Fred Turner (born April 4, 1961) is an American academic. He is the Harry and Norman Chandler Professor of Communication at Stanford University, having formerly served as department chair.

Before joining Stanford as an associate professor, Turner taught communication at Harvard University's John F. Kennedy School of Government and the Massachusetts Institute of Technology. He earned a B.A. in English and American Literature from Brown University, an M.A. in English from Columbia University, and a Ph.D. in communication from the University of California, San Diego. In 2015, he was appointed as Harry and Norman Chandler Professor and Chair of the Department of Communication at Stanford.
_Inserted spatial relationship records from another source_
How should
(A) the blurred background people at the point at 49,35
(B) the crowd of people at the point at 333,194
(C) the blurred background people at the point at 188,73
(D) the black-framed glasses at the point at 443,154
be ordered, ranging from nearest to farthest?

Before joining academia, Turner worked as a journalist for over ten years writing for The Boston Phoenix and Boston Sunday Globe, among others.

== Bibliography ==

- Seeing Silicon Valley: Life Inside a Fraying America (2021) ISBN 9780226786483 (paper) ISBN 9780226786513 (epub) ISBN 9780226786513 (PDF)
- De l‘usage de l‘art : de Burning Man à Facebook : art, technologie et management dans la Silicon Valley (in French only) (2020) ISBN 9782376620174 (paper) ISBN 9782376620501 (epub)
- The Democratic Surround: Multimedia and American Liberalism from World War II to the Psychedelic Sixties (2013) ISBN 9780226817460
- From Counterculture to Cyberculture: Stewart Brand, the Whole Earth Network and the Rise of Digital Utopianism (2006) ISBN 9780226817415
- Echoes of Combat: Trauma, Memory, and the Vietnam War (Echoes of Combat: The Vietnam War in American Memory in 1996; revised 2nd ed. with new title 2001)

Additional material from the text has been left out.